**TEXT SHOWN:**

German officials, for their part, are concerned Hollande isn't doing what's needed to reform the French economy, with potentially dangerous implications for the euro zone.

France was described as "Europe's biggest problem child" in a memo prepared for Germany's Economics Minister Philipp Rosler that appeared to have been handed to the business daily Handelsblatt last week in retaliation for the French leak.

"French industry is increasingly losing its competitiveness. Businesses continue to move overseas, and the profitability of businesses is low," said the note, which also complained of France's high taxes, over-regulated labor market and too-generous social welfare system.

Despite such sniping, EU officials say there's no clear split between north and south. They insist the debate is about striking the right balance between fiscal consolidation and stimulating growth, not abandoning one or the other. Leaders such as Letta, Hollande and Spanish Prime Minister Mariano Rajoy repeatedly stress their commitment to sound finances, they say.

Merkel, on the other hand, has taken a more understanding approach to countries struggling to control spending in the midst of the recession. Last week, she joined other EU leaders in giving Spain another two years to meet EU deficit targets.

"For us in Germany, budgetary consolidation and growth are not contradictory," Merkel told Letta on Tuesday. "Fiscal policy is not everything, of course. We do politics for people and people want jobs."

Perhaps even more significant than the leeway from Merkel, the markets too seem to be giving euro zone countries more space. Letta was able to go back on Monti's tax pledges and Rajoy to delay spending cuts without the sort of market panic such moves might have triggered a year ago.

**TASK TO COMPLETE:**
According to the excerpt on European debates over budgets and growth, how much more time did EU leaders give Spain to meet EU deficit targets? The material that comes after this text has no connection to it.

**RAW DATA:**
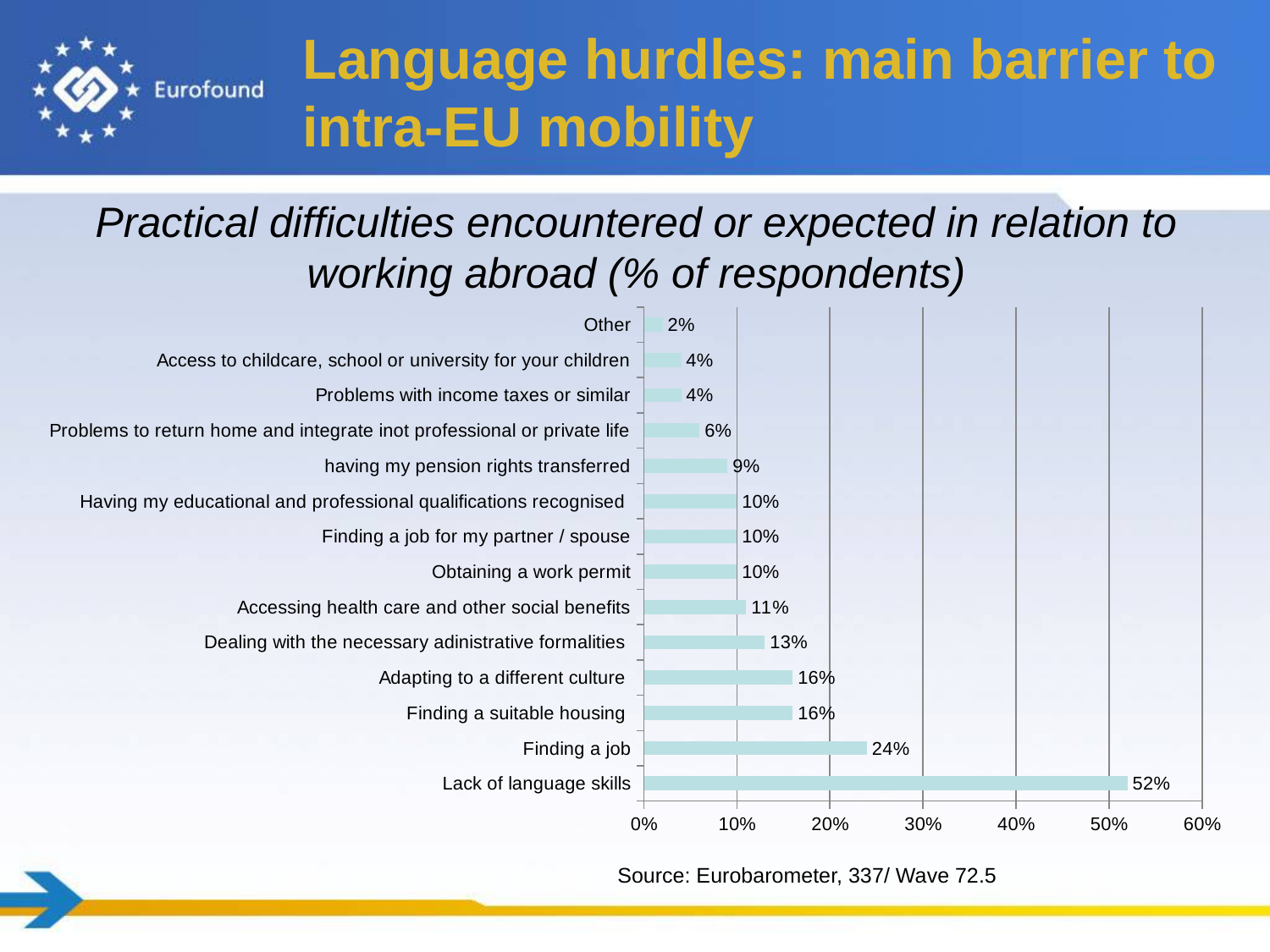
What is the value for having my pension rights transferred? 9% Is the value for Finding a job greater or less than 20%? greater How many categories are shown in the chart? 14 What is the difference between the values for Lack of language skills and Finding a job? 28% Which category has the highest value? Lack of language skills What is the value for Lack of language skills? 52% What is the source cited below the chart? Eurobarometer, 337/ Wave 72.5 What is the value for Dealing with the necessary adinistrative formalities? 13% What is the value for Finding a job? 24% Which is larger, the value for Accessing health care and other social benefits or the value for Obtaining a work permit? Accessing health care and other social benefits What kind of chart is shown on the slide? bar chart Which category has the lowest value? Other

**RESULT BELOW:**
Another two years.